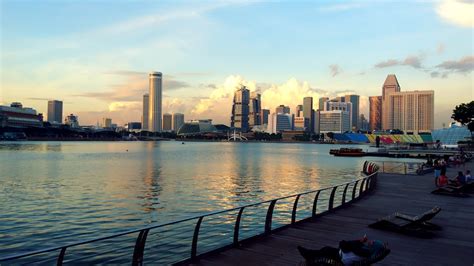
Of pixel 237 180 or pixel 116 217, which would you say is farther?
pixel 237 180

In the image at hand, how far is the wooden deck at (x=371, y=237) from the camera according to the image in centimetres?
1213

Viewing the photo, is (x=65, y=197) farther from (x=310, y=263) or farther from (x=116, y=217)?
(x=310, y=263)

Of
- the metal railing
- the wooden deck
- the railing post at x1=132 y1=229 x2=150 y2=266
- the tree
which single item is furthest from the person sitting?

___

WHAT THIS TASK INVOLVES:
Give the part of the records that opens with the line containing "In the image" and runs through the end of the records as a JSON list of strings, one string per line, omitting blank lines.

EXERCISE SOLUTION:
[
  "In the image at hand, how far is the wooden deck at (x=371, y=237) from the camera according to the image in centimetres?",
  "1213",
  "Viewing the photo, is (x=65, y=197) farther from (x=310, y=263) or farther from (x=116, y=217)?",
  "(x=310, y=263)",
  "Of",
  "- the metal railing",
  "- the wooden deck",
  "- the railing post at x1=132 y1=229 x2=150 y2=266",
  "- the tree",
  "which single item is furthest from the person sitting?"
]